The automation trend is being accelerated by daily advances in Artificial Intelligence and Deep Learning. In the manufacturing industry, the automation of tasks by machines has become one of the biggest technological revolutions in this field.
Object Detection is the component of Computer Vision that deals with locating a specific objective from images, which makes up a key part of manufacturing for automation.
Let´s start by understanding Computer Vision. It literally allows computers to ´see´ as humans do through the acquisition, processing, and analysis of digital images and videos. Many basic forms of this technology already exist that are able to use open and pre-source training to detect generic objects like trees. But Object Detection requires a trained algorithm to identify specific details within an image, such as facial expressions.
There is a plethora of uses for Object Detection, from quality management to sorting and packaging. We will break these use cases down for each function to see how this technology can be applied to newer manufacturing practices.
The quality control process remains a task that depends on human visual understanding and quick adaptation. The AI can automatically distinguish faulty products at speed and allow time for corrective action to be taken, which is useful in dynamic environments where things are always changing, and precious time can be saved and dedicated to other tasks.
Tracking items in real time can prove to be an incredibly complex task for an organisation, and capital and time can be wasted if this is not carried out properly. The automation of this task by AI diminishes the risk of human error, allowing inventory to be counted accurately and efficiently.
Manual sorting is a lengthy and costly process which is often accompanied by human error. Using AI powered Object Tracking, specific parameters can be selected and the corresponding statistics of the number of objects displayed. Not only does it make the assembly line more flexible, but it also reduces the number of abnormalities during categorisation.
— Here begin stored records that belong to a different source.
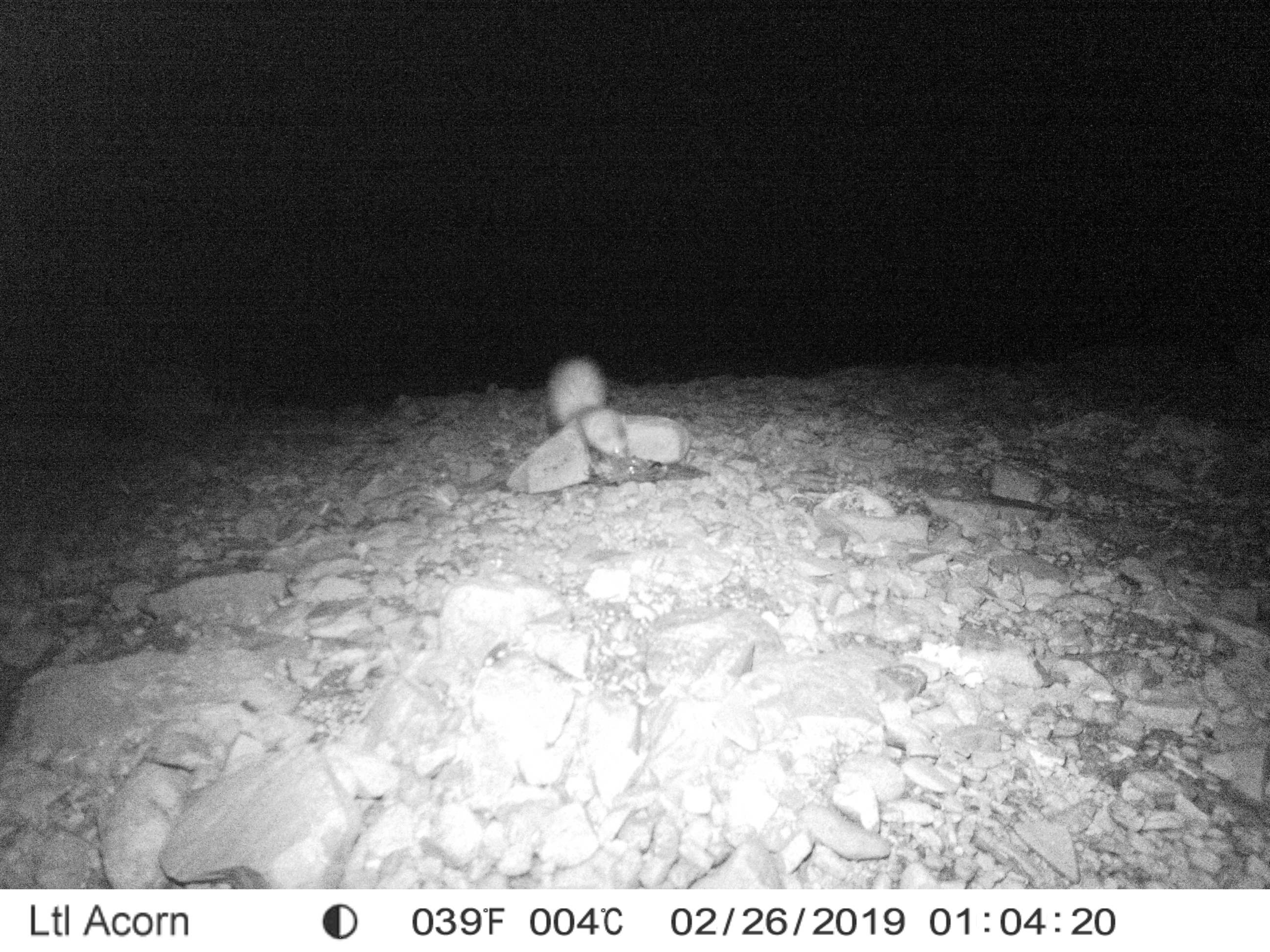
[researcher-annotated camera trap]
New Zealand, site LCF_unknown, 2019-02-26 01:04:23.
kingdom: Animalia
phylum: Chordata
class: Mammalia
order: Carnivora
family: Mustelidae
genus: Mustela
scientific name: Mustela furo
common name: ferret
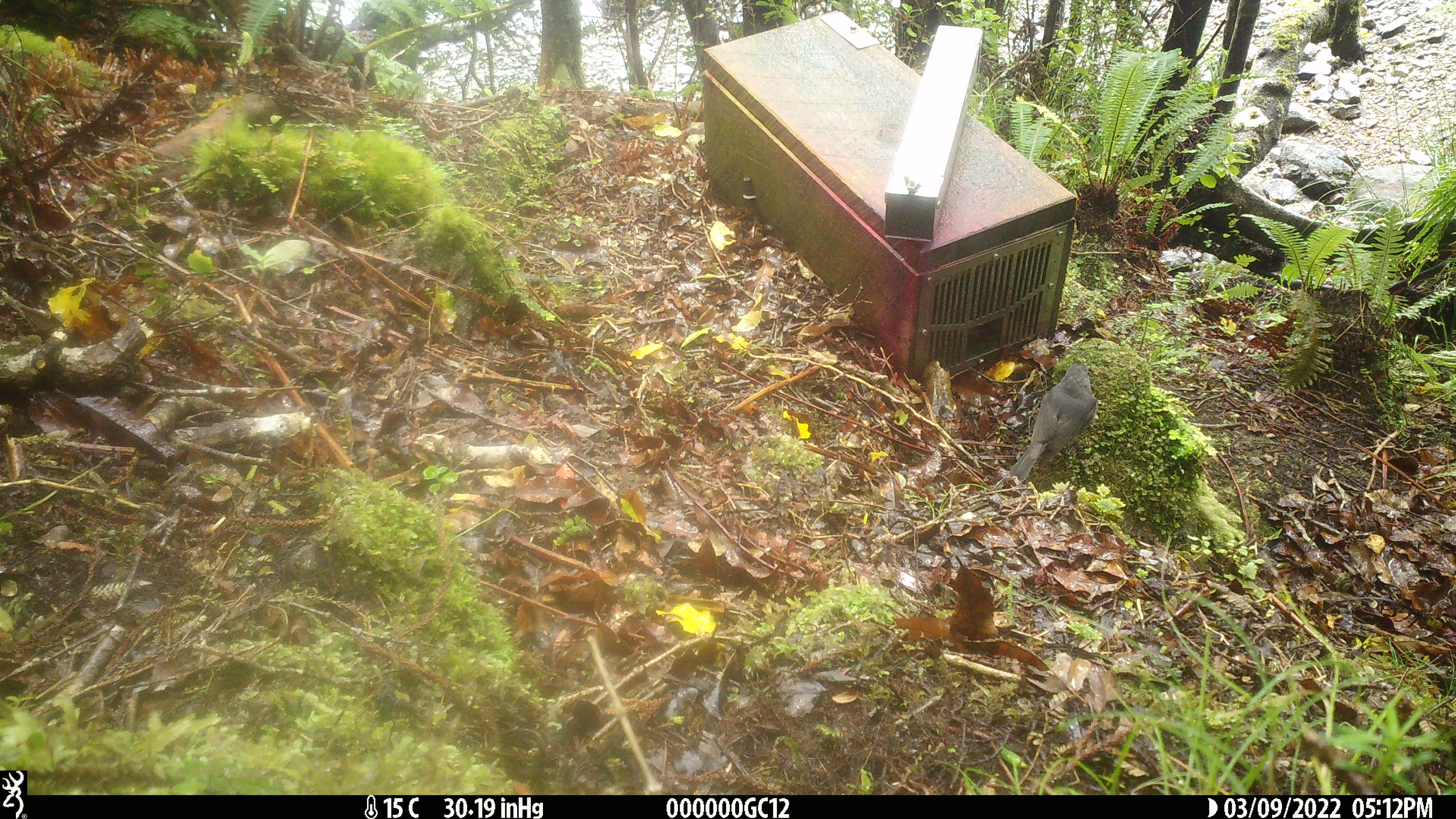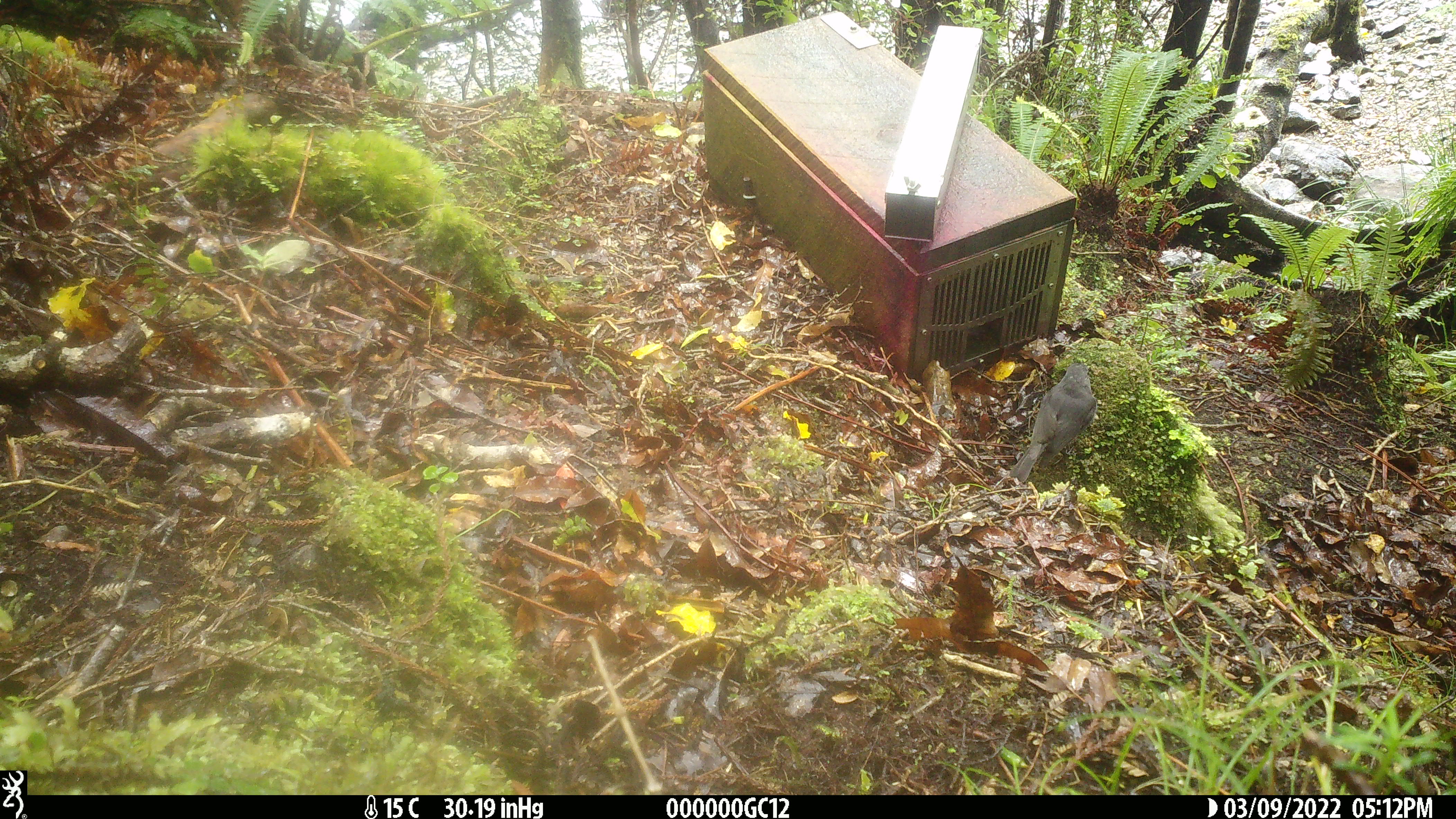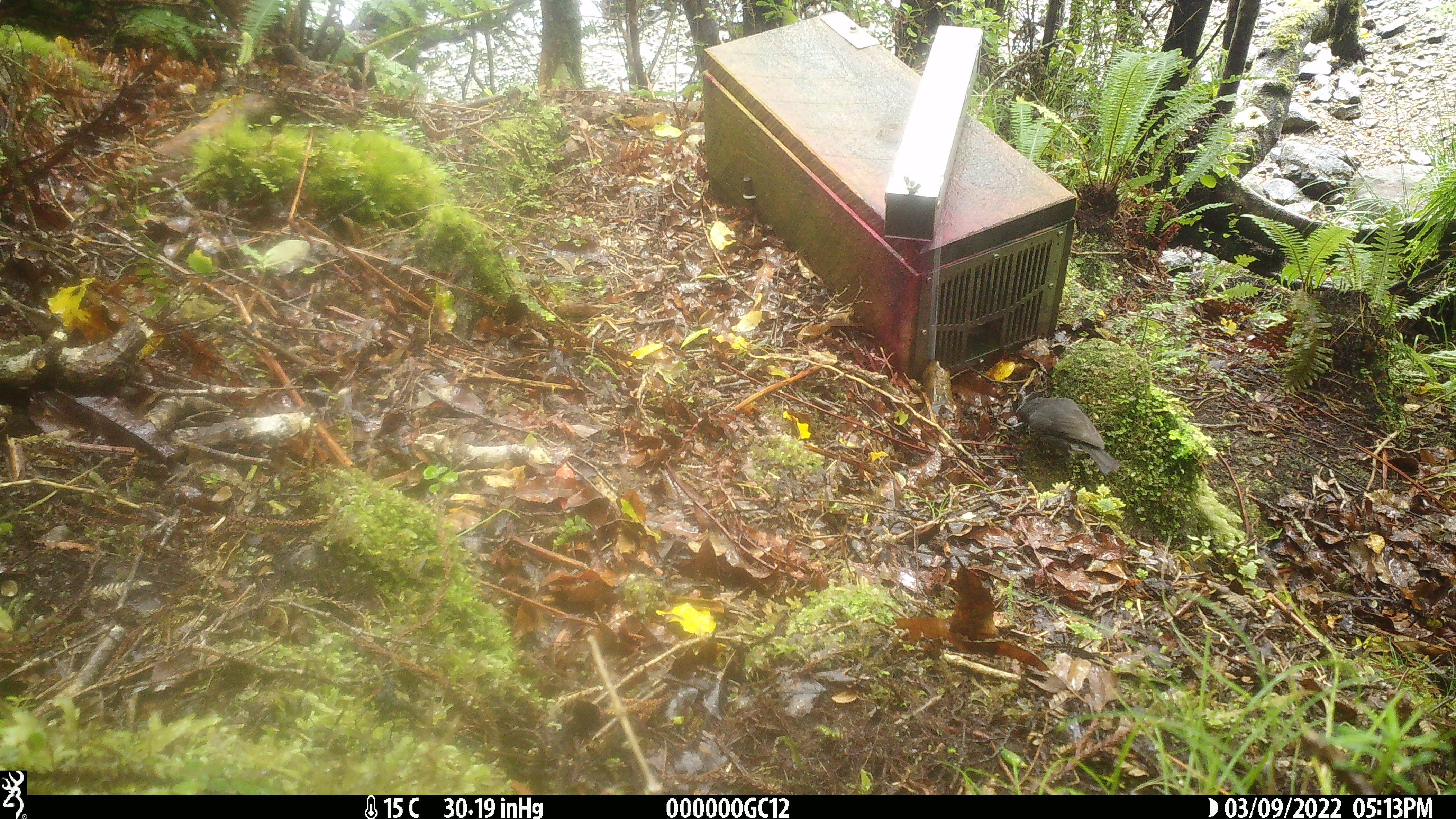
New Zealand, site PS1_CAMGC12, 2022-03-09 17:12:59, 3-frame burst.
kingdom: Animalia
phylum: Chordata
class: Aves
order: Passeriformes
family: Petroicidae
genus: Petroica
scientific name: Petroica australis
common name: new zealand robin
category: robin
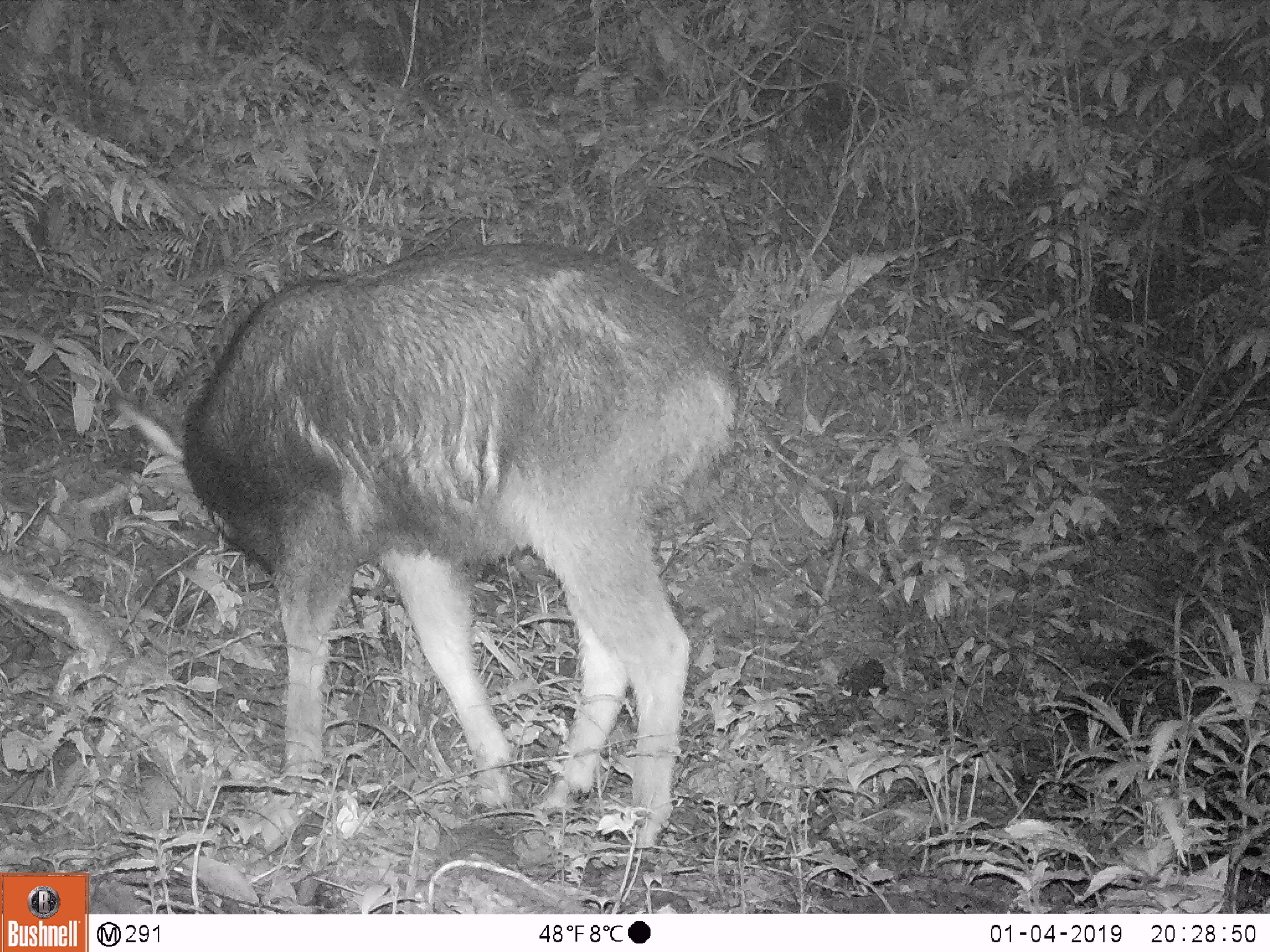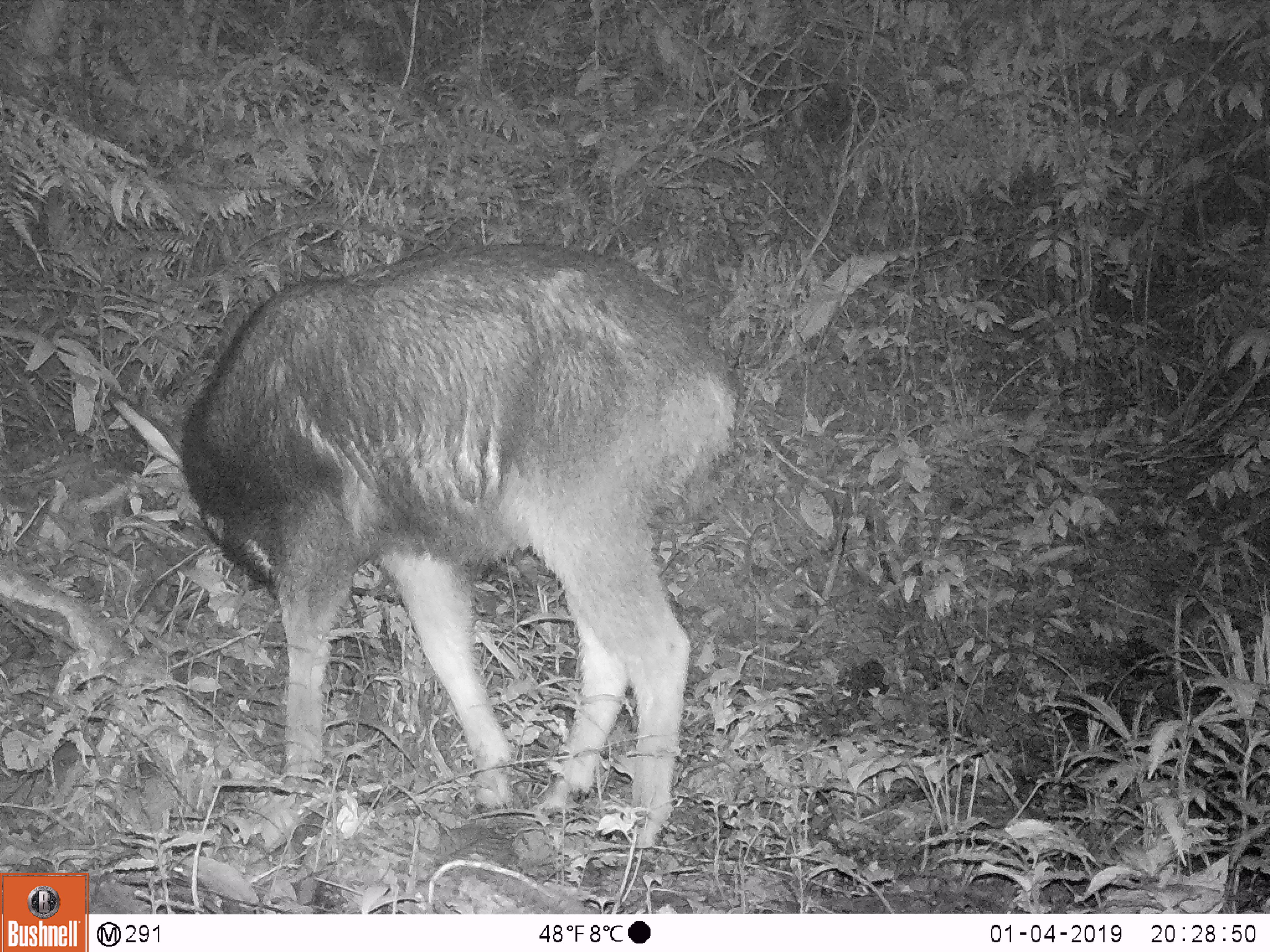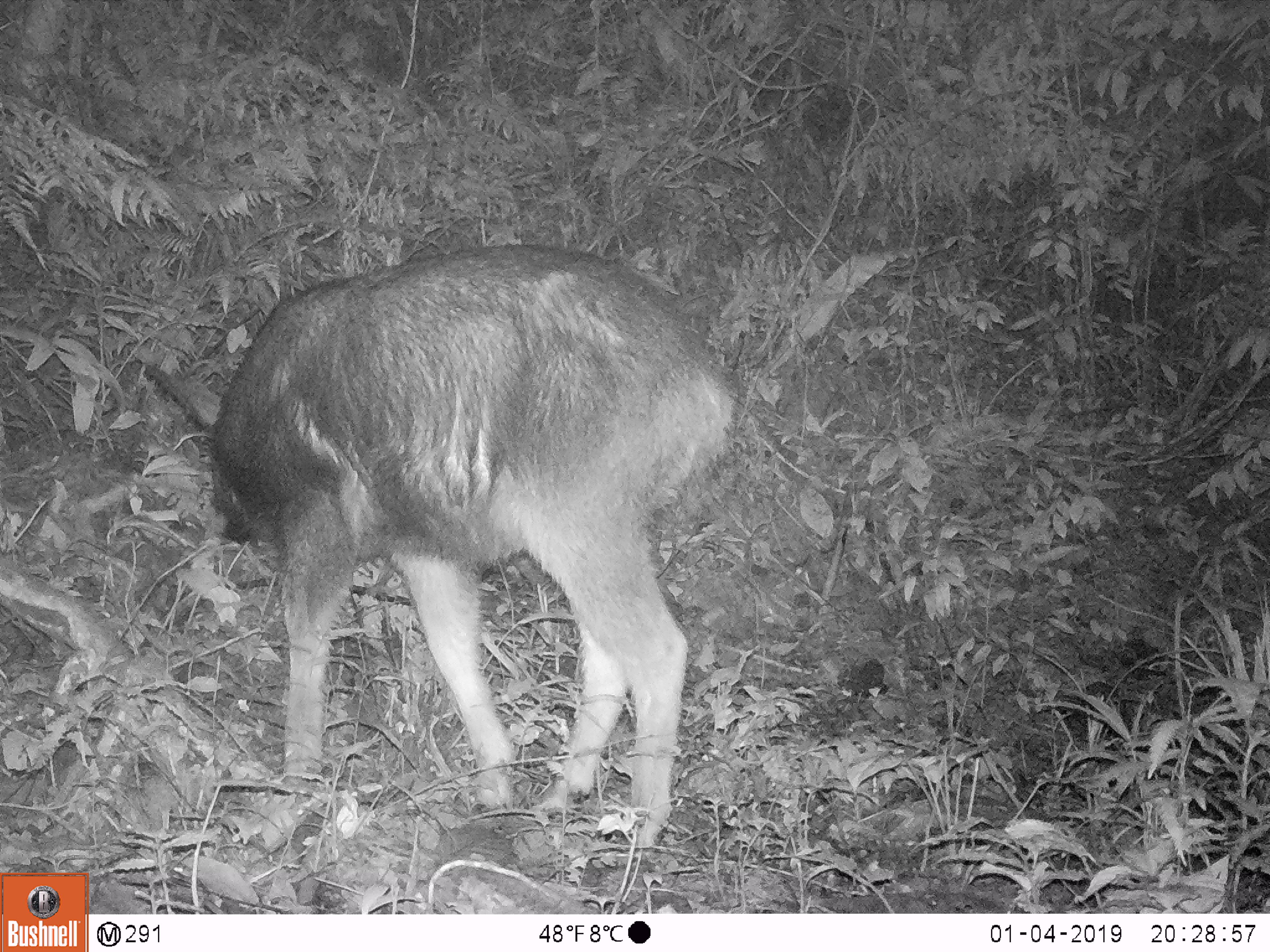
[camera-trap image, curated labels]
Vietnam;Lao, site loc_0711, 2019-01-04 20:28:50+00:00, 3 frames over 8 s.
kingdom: Animalia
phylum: Chordata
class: Mammalia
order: Artiodactyla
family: Bovidae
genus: Capricornis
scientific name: Capricornis sumatraensis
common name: chinese serow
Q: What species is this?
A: Chinese serow (Capricornis sumatraensis).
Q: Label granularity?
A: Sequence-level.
In the manufacturing industry, almost all assembly lines are fully automated. Whilst the use of robotics in this field is extremely useful, the use of AI technology to correctly locate and differentiate products to correlate with their movement will open doors to more efficient labour and higher output. AI powered objective detection allows for this possibility to become a reality.
Custom Object Detection
Custom object detection allows for niche manufacturing set-ups to be catered to. Objects take a variety of forms and usually algorithms need thousands of training examples to learn to differentiate the products. With this technology programmers are able to use less than 50 of these examples to train the algorithm to perform with accuracy and efficiency.
Overall, with the advances in Visual Object Detection, we are able to create machines that are capable of identify objects from videos and images more accurately and more detailed than ever. The benefit to the manufacturing industry is huge, with automated tasks becoming more streamlined, and human error becoming more obsolete. By furthering the understanding ad therefore ability to react to faulty products, machines will be able to navigate through the environment for themselves, rather than requiring a constant scripted input.